Chapter 6: Client Usage

# Production Client Usage

from temporalio.client import Client, WorkflowHandle
from temporalio.common import WorkflowIDReusePolicy
import asyncio


class OrderService:
    """
    Service for managing orders via Temporal workflows.
    """
    
    def __init__(self, temporal_client: Client):
        self.client = temporal_client
    
    async def create_order(self, input: OrderInput) -> str:
        """
        Start a new order workflow.
        
        Returns workflow ID for tracking.
        """
        # Use order ID as workflow ID for idempotency
        workflow_id = f"order-{input.order_id}"
        
        handle = await self.client.start_workflow(
            OrderWorkflow.run,
            input,
            id=workflow_id,
            task_queue="orders",
            
            # Prevent duplicate orders
            id_reuse_policy=WorkflowIDReusePolicy.REJECT_DUPLICATE,
            
            # Execution timeout (entire workflow)
            execution_timeout=timedelta(hours=24),
            
            # Run timeout (single run, before continue-as-new)
            run_timeout=timedelta(hours=1),
        )
        
        return workflow_id
    
    async def get_order_status(self, order_id: str) -> dict:
        """
        Query order status.
        
        Non-blocking - returns current state without waiting.
        """
        workflow_id = f"order-{order_id}"
        
        try:
            handle = self.client.get_workflow_handle(workflow_id)
            status = await handle.query(OrderWorkflow.get_status)
            tracking = await handle.query(OrderWorkflow.get_tracking_number)
            
            return {
                "order_id": order_id,
                "status": status,
                "tracking_number": tracking
            }
            
        except Exception as e:
            return {
                "order_id": order_id,
                "status": "unknown",
                "error": str(e)
            }
    
    async def wait_for_completion(
        self,
        order_id: str,
        timeout: timedelta = timedelta(minutes=30)
    ) -> OrderResult:
        """
        Wait for order to complete.
        
        Blocking - waits until workflow finishes.
        """
        workflow_id = f"order-{order_id}"
        
        handle = self.client.get_workflow_handle(workflow_id)
        
        try:
            result = await asyncio.wait_for(
                handle.result(),
                timeout=timeout.total_seconds()
            )
            return result
        except asyncio.TimeoutError:
            raise TimeoutError(f"Order {order_id} did not complete in {timeout}")
    
    async def cancel_order(self, order_id: str):
        """
        Cancel an order.
        
        Sends cancellation signal to workflow.
        """
        workflow_id = f"order-{order_id}"
        
        handle = self.client.get_workflow_handle(workflow_id)
        await handle.cancel()
    
    async def approve_order(self, order_id: str, approver: str):
        """Send approval signal to order waiting for approval."""
        workflow_id = f"order-{order_id}"
        
        handle = self.client.get_workflow_handle(workflow_id)
        await handle.signal(OrderWithApprovalWorkflow.approve, approver)


# FastAPI integration
from fastapi import FastAPI, HTTPException

app = FastAPI()
order_service: OrderService = None


@app.on_event("startup")
async def startup():
    global order_service
    client = await Client.connect("localhost:7233")
    order_service = OrderService(client)


@app.post("/orders")
async def create_order(request: OrderInput):
    """Create a new order."""
    workflow_id = await order_service.create_order(request)
    return {"workflow_id": workflow_id, "status": "started"}


@app.get("/orders/{order_id}")
async def get_order(order_id: str):
    """Get order status."""
    return await order_service.get_order_status(order_id)

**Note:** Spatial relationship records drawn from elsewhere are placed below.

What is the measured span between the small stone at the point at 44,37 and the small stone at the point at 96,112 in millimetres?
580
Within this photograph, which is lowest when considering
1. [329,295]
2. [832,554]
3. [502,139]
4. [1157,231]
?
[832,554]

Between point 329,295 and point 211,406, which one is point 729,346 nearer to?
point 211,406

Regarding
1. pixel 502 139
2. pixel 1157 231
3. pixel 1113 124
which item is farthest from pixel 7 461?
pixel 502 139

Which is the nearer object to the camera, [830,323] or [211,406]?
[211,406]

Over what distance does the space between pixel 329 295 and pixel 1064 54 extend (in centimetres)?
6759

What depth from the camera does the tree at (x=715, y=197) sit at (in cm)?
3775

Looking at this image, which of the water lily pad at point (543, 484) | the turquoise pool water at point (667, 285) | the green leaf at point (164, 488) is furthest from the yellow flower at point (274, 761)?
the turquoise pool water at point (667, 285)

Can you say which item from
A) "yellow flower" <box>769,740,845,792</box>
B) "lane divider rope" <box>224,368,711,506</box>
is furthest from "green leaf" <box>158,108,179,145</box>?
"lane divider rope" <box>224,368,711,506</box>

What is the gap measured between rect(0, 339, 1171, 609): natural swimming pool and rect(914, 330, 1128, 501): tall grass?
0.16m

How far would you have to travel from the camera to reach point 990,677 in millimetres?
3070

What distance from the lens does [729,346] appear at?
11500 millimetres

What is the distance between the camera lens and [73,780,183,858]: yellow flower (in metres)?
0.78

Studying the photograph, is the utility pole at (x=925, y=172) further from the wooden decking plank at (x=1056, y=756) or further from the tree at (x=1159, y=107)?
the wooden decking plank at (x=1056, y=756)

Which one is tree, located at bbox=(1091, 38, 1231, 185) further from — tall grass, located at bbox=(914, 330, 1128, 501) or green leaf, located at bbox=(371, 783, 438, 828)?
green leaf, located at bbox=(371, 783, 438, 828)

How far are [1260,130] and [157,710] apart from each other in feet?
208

@app.post("/orders/{order_id}/approve")
async def approve_order(order_id: str, approver: str):
    """Approve an order."""
    await order_service.approve_order(order_id, approver)
    return {"status": "approved"}

Part III: Real-World Application

Chapter 7: Case Studies

7.1 Case Study: Uber's Cadence (Temporal's Origin)

UBER CADENCE USAGE

Uber built Cadence (which became Temporal) for:

1. TRIP PROCESSING
   ├── Match rider to driver
   ├── Track driver arrival
   ├── Handle trip completion
   ├── Process payment
   └── Handle disputes

2. DRIVER ONBOARDING
   ├── Background check (days)
   ├── Document verification (hours)
   ├── Training completion (weeks)
   ├── Vehicle inspection (scheduled)
   └── Activation

3. SURGE PRICING
   ├── Monitor demand in real-time
   ├── Calculate pricing zones
   ├── Apply time-limited surges
   └── Automatic expiration

SCALE AT UBER:
├── 100,000+ workflow executions per second
├── Workflows running for months (subscriptions)
├── Sub-second activity completion
└── Cross-datacenter replication


KEY LEARNINGS:
├── Workflow-per-entity pattern (one workflow per trip, per driver)
├── Signals for external events (rider cancelled, driver arrived)
├── Queries for real-time status
└── Continue-as-new for long-running workflows

7.2 Case Study: Netflix Conductor

NETFLIX CONDUCTOR

Netflix's workflow orchestration (different from Temporal):

ARCHITECTURE:
├── JSON-based workflow definitions
├── REST API for operations
├── Pluggable task workers
└── Elasticsearch for search

USE CASES AT NETFLIX:

1. CONTENT ONBOARDING
   ├── Upload raw video
   ├── Transcode to multiple formats (parallel)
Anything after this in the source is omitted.